Willett argues next that the Review Board's decision was supported by insufficient evidence in that (1) the Review Board ignored competent evidence and (2) the evidence upon which the Review Board relied was devoid of probative value. As noted above, we may reverse the Review Board's decision if reasonable persons would be bound to reach a conclusion different than that reached by the Board based on the evidence before the Board.

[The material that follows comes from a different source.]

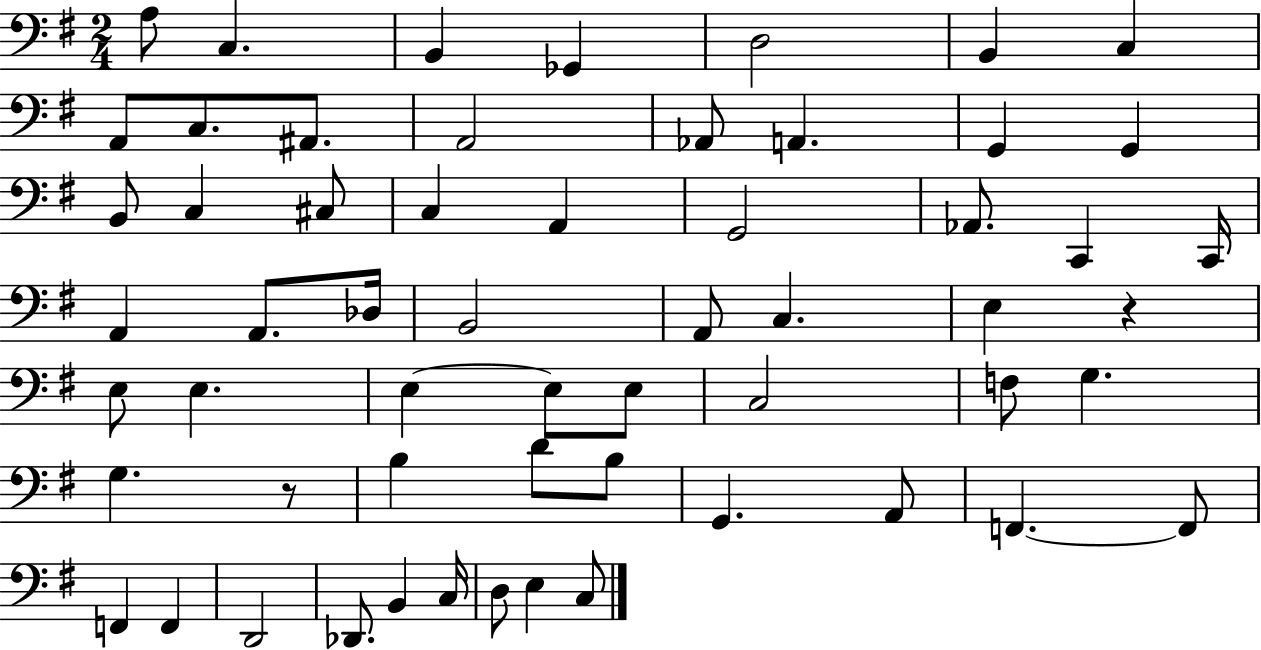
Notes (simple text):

A3/e C3/q. B2/q Gb2/q D3/h B2/q C3/q A2/e C3/e. A#2/e. A2/h Ab2/e A2/q. G2/q G2/q B2/e C3/q C#3/e C3/q A2/q G2/h Ab2/e. C2/q C2/s A2/q A2/e. Db3/s B2/h A2/e C3/q. E3/q R/q E3/e E3/q. E3/q E3/e E3/e C3/h F3/e G3/q. G3/q. R/e B3/q D4/e B3/e G2/q. A2/e F2/q. F2/e F2/q F2/q D2/h Db2/e. B2/q C3/s D3/e E3/q C3/e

Willett contends first that the Review Board ignored competent evidence when it denied Willett's request to introduce additional evidence to the Review Board. The evidence that Willett sought to introduce "showed court documents stating that Laketon and Tecumseh reached a settlement-agreement on November 3, 1992, and was in fact settled out of court." Appellant's Brief at 9. In its decision, the Review Board stated that it denied Willett's request because "there is no showing that said evidence was unavailable at the time of the Administrative Law Judge hearing or that any of [Willett's] rights have been denied." Record, p. 7. Under the Indiana Administrative Code, Review Board hearings are "confined to the evidence submitted before the referee unless the same is an original hearing." 640 IAC 1-11-8. The Review Board may hear additional *741 evidence upon its own motion or upon written application of either party upon a showing of "good reason why such additional evidence was not procured and introduced at the hearing before the referee whose decision forms the basis of the appeal." Id. The admission of such additional evidence is within the Review Board's discretion, and Willett has failed to demonstrate that the Review Board abused its discretion in denying his request to admit additional evidence.

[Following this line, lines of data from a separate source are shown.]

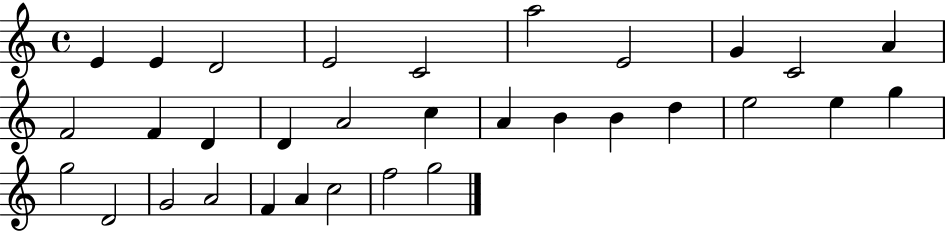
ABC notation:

X:1
T:Untitled
M:4/4
L:1/4
K:C
E E D2 E2 C2 a2 E2 G C2 A F2 F D D A2 c A B B d e2 e g g2 D2 G2 A2 F A c2 f2 g2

Willett also claims that the Review Board's decision is based upon evidence that is devoid of probative value. Upon a review of the evidence in the record, some of which is described in our discussion under Issue I, we cannot agree. The central issue in this case — whether the lump-sum payment from Tecumseh through Laketon should be treated as allocable deductible income — was the subject of documentary evidence and of testimony before the administrative law judge by Davis, Willett, and others. We cannot say that reasonable persons would be bound to reach a conclusion different than that reached by the Review Board based on this evidence. We therefore must affirm the Review Board's decision.

AFFIRMED.

FRIEDLANDER and RUCKER, JJ., concur.

NOTES

[1] The exceptions, listed in Blackwell, are (1) the evidence on which the Review Board based its finding was devoid of probative value, (2) the quantum of legitimate evidence was so proportionately meager as to lead to the conviction that the finding does not rest upon a rational basis, (3) the result of the hearing before the Review Board was substantially influenced by improper considerations, (4) there was no substantial evidence supporting the findings of the Review Board, (5) the order of the review Board, its judgment, or finding, is fraudulent, unreasonable, or arbitrary, and (6) the Review Board ignored competent evidence. Blackwell, 560 N.E.2d at 677 (quoting Shortridge v. Review Board of the Indiana Employment Security Div. (1986), Ind. App., 498 N.E.2d 82, 87).